Part way through Stephen Frears’s film, The Queen (2006), the monarch (Helen Mirren) undergoes an extraordinary, magical experience whilst journeying into the Scottish landscape that surrounds Balmoral, her grand ancestral holiday home. Despite the anxious offers from her estate workers to chauffeur her, she drives alone into the mountains and proceeds to break down in the centre of a fast flowing river. While awaiting help a strange event occurs: a stag appears magically as if from nowhere and, unable to hide her admiration for the beast, the Queen gently utters the words, ‘Oh! You beauty’ before the animal disappears as mysteriously as it arrived. Framed in a painterly way, and providing a marked punctuation to the urban settings that have dominated the film so far, this short sequence presents a series of sumptuous landscape images that elicit a spectator response which is instinctive and intuitive. When analysed using an aesthetic approach – a methodology one might use for the examination of a painting – an emotional relationship is mobilised between the spectator and the film: a sentiment not necessarily available through a narrative reading. The Queen concentrates on the aftermath of Princess Diana’s death and the hysterical response from the British public in the lead up to the funeral. Emotion and, in particular, what is perceived by the public as the Queen’s suppression of emotion (although this is never fully explicated) is a narrative theme in the film.

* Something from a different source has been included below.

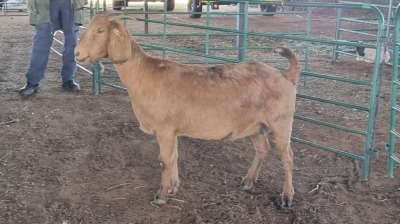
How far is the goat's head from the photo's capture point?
157 inches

It is only by implementing an aesthetic analysis of a number of landscape images in the film – which occur as ‘frozen pictorial moments’, presented in excess of narrative plausibility and more or less as tableaux – that a particular kind of ‘affect’ is proposed as a pleasure of cinema, rather than meaning, consonant with recent tendencies in Film Studies. This article explores aesthetics and emotion as a complementary approach to cinema through the analysis of a number of pictorial landscape compositions within the film frame. The first part introduces the grounds for an aesthetic approach, followed by an art-historical analysis of the film.